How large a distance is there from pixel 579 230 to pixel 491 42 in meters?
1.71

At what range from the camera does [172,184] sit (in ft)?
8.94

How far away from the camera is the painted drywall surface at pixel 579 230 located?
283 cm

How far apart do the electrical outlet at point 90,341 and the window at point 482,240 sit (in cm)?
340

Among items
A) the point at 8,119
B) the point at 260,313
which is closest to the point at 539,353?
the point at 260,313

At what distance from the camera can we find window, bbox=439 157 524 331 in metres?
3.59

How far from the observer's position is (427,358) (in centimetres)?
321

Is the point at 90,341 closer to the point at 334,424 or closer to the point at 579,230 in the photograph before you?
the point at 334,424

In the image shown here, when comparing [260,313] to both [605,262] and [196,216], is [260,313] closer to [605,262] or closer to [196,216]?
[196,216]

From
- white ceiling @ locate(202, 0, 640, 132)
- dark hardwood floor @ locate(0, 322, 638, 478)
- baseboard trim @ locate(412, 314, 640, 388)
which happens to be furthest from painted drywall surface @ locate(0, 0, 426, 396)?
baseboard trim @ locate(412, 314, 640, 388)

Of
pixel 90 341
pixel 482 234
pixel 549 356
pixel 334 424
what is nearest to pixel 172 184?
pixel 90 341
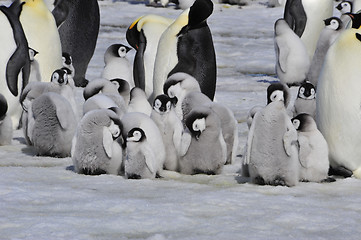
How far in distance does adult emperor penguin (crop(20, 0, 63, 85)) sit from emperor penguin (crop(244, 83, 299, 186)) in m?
3.77

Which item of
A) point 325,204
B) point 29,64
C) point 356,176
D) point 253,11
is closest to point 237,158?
point 356,176

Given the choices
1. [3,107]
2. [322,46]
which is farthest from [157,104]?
[322,46]

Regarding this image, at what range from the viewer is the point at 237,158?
18.2 feet

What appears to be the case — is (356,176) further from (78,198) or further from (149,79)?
(149,79)

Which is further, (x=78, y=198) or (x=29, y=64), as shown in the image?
(x=29, y=64)

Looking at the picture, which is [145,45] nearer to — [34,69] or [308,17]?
[34,69]

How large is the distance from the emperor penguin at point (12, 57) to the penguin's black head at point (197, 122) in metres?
2.40

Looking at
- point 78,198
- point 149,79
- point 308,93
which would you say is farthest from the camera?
point 149,79

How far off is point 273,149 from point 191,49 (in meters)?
2.90

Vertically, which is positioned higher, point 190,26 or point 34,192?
point 190,26

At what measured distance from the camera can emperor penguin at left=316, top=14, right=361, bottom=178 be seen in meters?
Result: 4.86

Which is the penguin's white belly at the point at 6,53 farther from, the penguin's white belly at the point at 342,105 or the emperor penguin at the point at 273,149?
the emperor penguin at the point at 273,149

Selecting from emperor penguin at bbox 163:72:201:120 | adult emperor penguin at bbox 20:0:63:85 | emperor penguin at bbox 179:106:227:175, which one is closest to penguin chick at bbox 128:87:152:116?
emperor penguin at bbox 163:72:201:120

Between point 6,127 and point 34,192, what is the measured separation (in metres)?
1.86
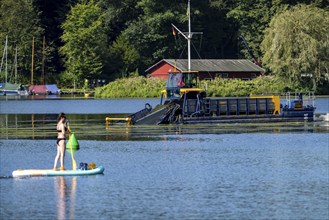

····················

→ **The exercise**
Reproduce every one of the records above word for word, omitting the pictures.

→ **Response for this exercise**
How large a distance is there from pixel 579 230 to pixel 491 42 in meters?
1.71

At what range from the camera does [172,184] sit (in ft)?
8.94

How far away from the camera is the painted drywall surface at pixel 579 230 located?
283 cm

How far apart do the electrical outlet at point 90,341 and the window at point 482,240 sit (in cm)?
340

Among items
A) the point at 8,119
B) the point at 260,313
which is closest to the point at 539,353?
the point at 260,313

At what distance from the camera can we find window, bbox=439 157 524 331 in metres?
3.59

How far from the observer's position is (427,358) (in centimetres)?
321

Is the point at 90,341 closer to the point at 334,424 or closer to the point at 579,230 in the photograph before you?
the point at 334,424

In the image shown here, when comparing [260,313] to both [605,262] and [196,216], is [260,313] closer to [605,262] or closer to [196,216]?
[196,216]

From
- white ceiling @ locate(202, 0, 640, 132)
- dark hardwood floor @ locate(0, 322, 638, 478)
- baseboard trim @ locate(412, 314, 640, 388)
which happens to be furthest from painted drywall surface @ locate(0, 0, 426, 396)?
baseboard trim @ locate(412, 314, 640, 388)

Of
pixel 90 341
pixel 482 234
pixel 549 356
pixel 334 424
what is nearest to pixel 172 184?
pixel 90 341
How far in distance does adult emperor penguin (crop(20, 0, 63, 85)) sit from emperor penguin (crop(244, 83, 299, 186)) in m?
3.77

Which item of
A) point 325,204
B) point 29,64
C) point 356,176
D) point 253,11
is closest to point 237,158?
point 356,176

Given the choices
1. [3,107]
2. [322,46]
which is farthest from [157,104]?
[322,46]

Regarding this image, at what range from the viewer is the point at 237,158?
18.2 feet

What appears to be the case — is (356,176) further from (78,198) or further from (149,79)?
(149,79)

Which is further, (x=78, y=198) or (x=29, y=64), as shown in the image?
(x=29, y=64)

Looking at the picture, which is [145,45] nearer to — [34,69] or [308,17]?
[34,69]

How large is the distance from the emperor penguin at point (12, 57) to the penguin's black head at point (197, 122) in metres?
2.40

Looking at
- point 78,198
- point 149,79
- point 308,93
which would you say is farthest from the camera?
point 149,79

How far off is point 273,149 from point 191,49 (in meters)?
2.90

Vertically, which is positioned higher, point 190,26 or point 34,192?
point 190,26

At what measured distance from the camera can emperor penguin at left=316, top=14, right=361, bottom=178 be seen in meters?
Result: 4.86

Which is the penguin's white belly at the point at 6,53 farther from, the penguin's white belly at the point at 342,105 or the emperor penguin at the point at 273,149?
the emperor penguin at the point at 273,149

Selecting from emperor penguin at bbox 163:72:201:120 | adult emperor penguin at bbox 20:0:63:85 | emperor penguin at bbox 179:106:227:175, which one is closest to penguin chick at bbox 128:87:152:116?
emperor penguin at bbox 163:72:201:120

Between point 6,127 and point 34,192, what is the measured separation (in metres)?
1.86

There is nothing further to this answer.